A new blueprint released by the NSW Treasury yesterday aims to establish Sydney as a world-class 24-hour economy, recommending fewer restrictions on liquor licensing and live music, extended opening hours for cultural institutions and more late-night public transport options. The Sydney 24-Hour Economy Strategy aims to rebuild the Greater Sydney area’s after-dark industries following the roll-back of lockout laws in January.

A 24-hour economy coordinator general will be appointed to bring together local and state governments and their agencies, as well as private businesses, and ensure they are cohesively working towards the same goals. A network of 24-hour economy hubs – with late-night retail, food and drink trading, and cultural activities – will be identified so funding, policies and pilot programs can be directed into those areas.

Under the new rubric, footpaths and roadside parking spaces will be reclaimed for outdoor dining, art installations and mini parks. Part of the plan is to create “micro-festivals” to give artists more opportunities and spaces to perform. Lighting in the hubs will also be improved to illuminate parks, buildings, laneways, monuments, artworks and footpaths.

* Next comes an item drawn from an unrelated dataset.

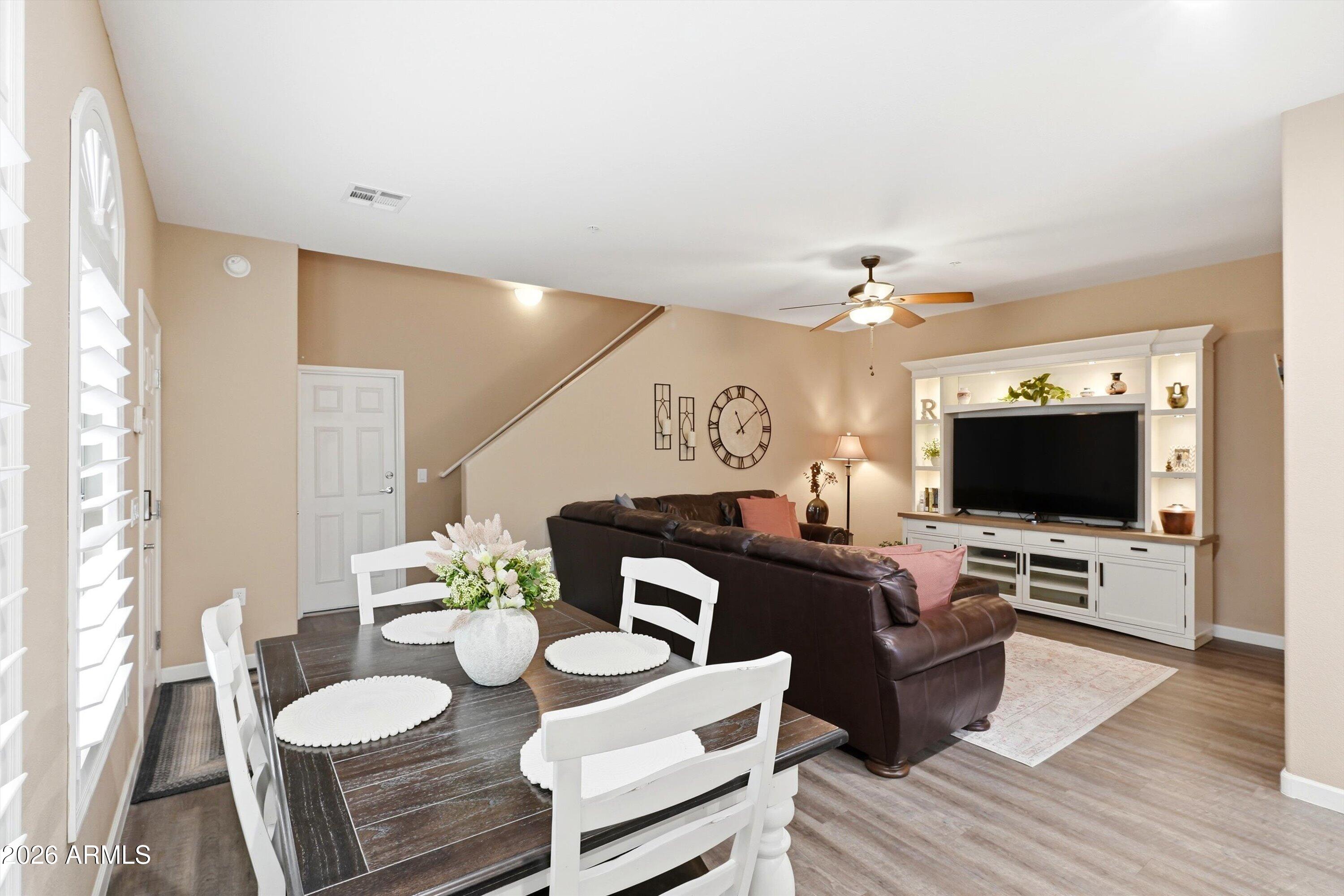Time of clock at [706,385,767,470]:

The government will also explore ways to make it easier for musicians, artists, poets and dancers to perform in under-utilised retail and commercial spaces. Those spaces could be used for exhibitions, co-working and pop-up stores. There will also be strategies aimed at breathing life back into “culturally significant” theatres and cinemas that have shut down due to diminishing profits.

Under the plan, liquor licence applications would be streamlined and policies would actively support small bars and micro-breweries. The government will also work with councils to find ways to simplify the application process for running pop-up bars and food trucks.

Live music and noise regulations will also be reviewed in an attempt to balance the needs of local residents and support 24-hour hubs where live entertainment takes place. In good news for venue owners whose businesses have suffered due to residential complaints, the government will evaluate the application of “existing use” rules on venues, and identify ways in which prospective buyers of residential properties can be alerted to the fact that they’ll be near or within a live-music hub.

The blueprint also addresses a long-held concern of many Sydney residents and businesses: that it’s difficult to get around the city late at night. Public transport options could be improved via greater frequency of services to the 24-hour hubs and residential areas.

Much of the plan has been inspired by initiatives in other cities around the world, including San Francisco’s mobile parks, New York’s subway station art installations, and the UK’s Purple Flag program, which identifies hubs where people can have a safe and entertaining night out.

The blueprint comes after the City of Sydney Council voted last year to make Sydney and surrounding cultural precincts such as Alexandria and Glebe 24-hour hubs. Lord Mayor Clover Moore welcomed the news, posting on Facebook that the strategy will implement many of the recommendations made by the council, and that she looked forward to working together with the state government on establishing a nightlife scene “we can all be proud of”.

The Lord Mayor of the City of Paramatta, Bob Dwyer, also welcomed the news. “We want Parramatta to be a shining example of a 24-hour economy with diverse business offerings, late-night events, and vibrant experiences,” he said in a statement.